Mr. and Mrs. Lowe and Mr. and Mrs. Otis Renner had spent the weekend at the cabin, but had left between 4 and 4:30 Sunday afternoon. Everything was all right at the time they left, Mr. Lowe said.

——— 

Magazines and apples, donated by Vaughan’s Food Store, were presented to soldiers and sailors who passed through Cleveland last weekend when a club at Bradley High School placed them on the trains.

Saturday and Wednesday the Haworth Bible class of First Methodist Church passed out magazines and cigarettes as well as candy.

The War Service committee of the Woman’s club, of which Mrs. B.M. Webb is chairman, is sponsoring this work. She announced that if any other groups in the city would like to have a part in this service, she will be glad if they will get in touch with her, phone 279.

——— 

Capt. Fred McNabb will be it next year, as the reserve end of the Bradley Bears has been elected captain of the 1943 football team, with Jimmie McCoy, first string halfback, being elected alternate captain.

The members of the Bradley football team and their dates will be honored tonight at a banquet at the Cherokee Hotel when Prof. J. Toy Gray, member of the high school faculty, will serve as master of ceremonies.

A short program is planned and the showing of a film of a University of Tennessee football game, probably with Fordham.

Miss June Hargis and Miss Jean McNew, students at the high school, will sing two duets, “White Christmas” and “When the Lights Go On Again.”

The Bradley Bears have had a good year, despite Litkenhouse’s rating them in the state’s second 10, and the local fans are delighted with the successful year under Coach Milburn Waller, with 11 games won and the one tie, 7-7 with Kingsport on Oct. 9.

———

Cancelled bonds totaling $200,000 were burned by the city of Cleveland Tuesday following the issuing of a refunding bond issue to cover the amount at quite a saving in interest rate some time ago.

These bonds were two issues of paving bonds, totaling $100,000 each, the first being issued January 1, 1921, and the second, on January 1, 1922, at an interest rate of 6 percent.

The refunding bonds, issued to cover them, bear but 2½ percent interest, a difference of $7,000 a year in interest.

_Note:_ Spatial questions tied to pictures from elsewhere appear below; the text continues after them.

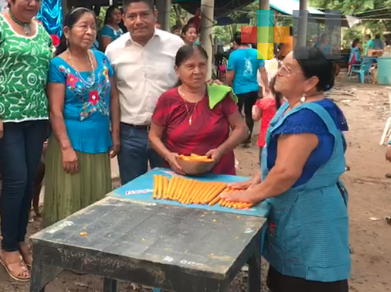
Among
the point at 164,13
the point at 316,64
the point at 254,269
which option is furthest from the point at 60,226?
the point at 164,13

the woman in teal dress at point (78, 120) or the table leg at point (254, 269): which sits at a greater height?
the woman in teal dress at point (78, 120)

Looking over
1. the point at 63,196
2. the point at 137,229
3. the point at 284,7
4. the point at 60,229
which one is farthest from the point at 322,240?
the point at 284,7

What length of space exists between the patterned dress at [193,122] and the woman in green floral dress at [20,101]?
2.20ft

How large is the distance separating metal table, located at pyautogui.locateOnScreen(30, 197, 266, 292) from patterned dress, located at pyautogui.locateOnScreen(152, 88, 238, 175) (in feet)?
2.18

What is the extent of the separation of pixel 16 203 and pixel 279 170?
1637mm

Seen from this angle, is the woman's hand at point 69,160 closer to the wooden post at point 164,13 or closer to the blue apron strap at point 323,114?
the blue apron strap at point 323,114

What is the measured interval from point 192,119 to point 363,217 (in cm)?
252

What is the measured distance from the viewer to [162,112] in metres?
2.59

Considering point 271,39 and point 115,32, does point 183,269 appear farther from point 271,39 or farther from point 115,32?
point 115,32

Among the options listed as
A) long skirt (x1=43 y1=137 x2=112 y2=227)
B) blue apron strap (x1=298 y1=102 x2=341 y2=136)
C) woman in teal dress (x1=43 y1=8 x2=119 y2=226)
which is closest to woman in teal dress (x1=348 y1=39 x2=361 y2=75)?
woman in teal dress (x1=43 y1=8 x2=119 y2=226)

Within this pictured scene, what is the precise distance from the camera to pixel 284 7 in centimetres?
1366

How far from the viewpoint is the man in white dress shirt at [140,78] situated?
2783 mm

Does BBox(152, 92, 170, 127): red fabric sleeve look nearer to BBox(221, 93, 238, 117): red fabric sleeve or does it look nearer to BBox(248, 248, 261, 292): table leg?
BBox(221, 93, 238, 117): red fabric sleeve

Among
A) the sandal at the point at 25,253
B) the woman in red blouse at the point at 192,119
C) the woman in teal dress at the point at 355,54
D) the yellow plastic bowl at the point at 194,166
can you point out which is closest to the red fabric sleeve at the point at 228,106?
the woman in red blouse at the point at 192,119
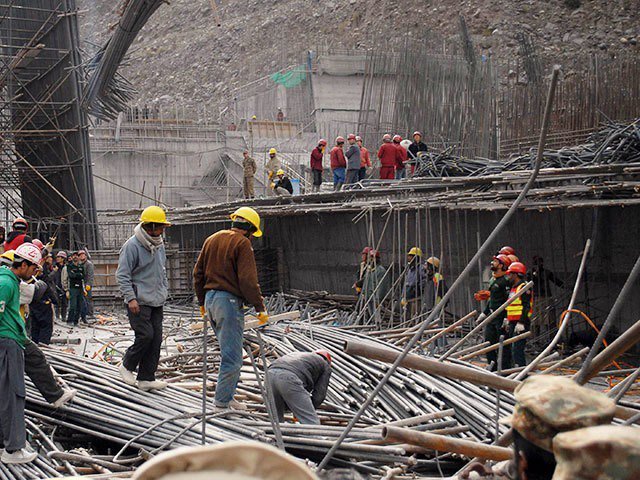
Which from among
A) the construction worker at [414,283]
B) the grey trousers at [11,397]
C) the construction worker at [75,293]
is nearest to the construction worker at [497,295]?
the construction worker at [414,283]

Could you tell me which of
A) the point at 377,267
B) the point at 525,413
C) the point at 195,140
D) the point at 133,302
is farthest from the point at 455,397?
the point at 195,140

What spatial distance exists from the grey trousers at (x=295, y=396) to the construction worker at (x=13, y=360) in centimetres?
182

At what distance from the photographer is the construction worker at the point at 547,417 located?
2391 mm

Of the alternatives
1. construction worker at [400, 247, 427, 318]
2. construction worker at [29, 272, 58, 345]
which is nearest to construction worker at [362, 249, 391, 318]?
construction worker at [400, 247, 427, 318]

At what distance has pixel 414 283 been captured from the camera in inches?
575

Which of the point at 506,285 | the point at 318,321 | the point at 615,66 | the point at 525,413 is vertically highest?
the point at 615,66

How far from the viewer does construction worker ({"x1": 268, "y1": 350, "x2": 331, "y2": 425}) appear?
760 cm

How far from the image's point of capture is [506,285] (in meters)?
11.3

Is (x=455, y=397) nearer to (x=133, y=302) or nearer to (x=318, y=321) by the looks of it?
(x=133, y=302)

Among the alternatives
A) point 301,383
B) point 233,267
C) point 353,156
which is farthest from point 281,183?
point 301,383

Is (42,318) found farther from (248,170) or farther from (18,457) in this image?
(248,170)

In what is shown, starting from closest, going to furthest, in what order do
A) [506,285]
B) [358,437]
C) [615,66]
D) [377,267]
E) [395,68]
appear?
[358,437], [506,285], [377,267], [615,66], [395,68]

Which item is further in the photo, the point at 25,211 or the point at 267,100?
the point at 267,100

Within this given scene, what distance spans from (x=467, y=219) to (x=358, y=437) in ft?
31.4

Both issues were of $500 denominations.

Mayor Willard J. Parks, City Commissioner Bethel Brown, City Clerk Pat Randolph, in the presence of W.J. McReynolds of the Cleveland Bank and Trust Company, burned the bonds at the Bank and Treasury company which is a trustee of the city’s sinking fund.

———

All persons who have not yet secured their No. 1 sugar ration book must apply for it at the office of the ration board no later than Dec. 15, according to officials of that board.

Unless an applicant has sugar ration book No. 1, he will be unable to secure ration book No. 2, which will be used for other rationed articles besides sugar, it is understood.

Anyone not registering by this date will have to supply special proof of their identity, which must go before the board for approval before a book may be issued.

In reply to a number of questions about babies, the board declared that all babies must be registered with the local board before they are a month old for it to become party to the federal rationing program.

In addition to these regulations of the board, all tire applications will be granted upon the gas ration book which the applicant holds.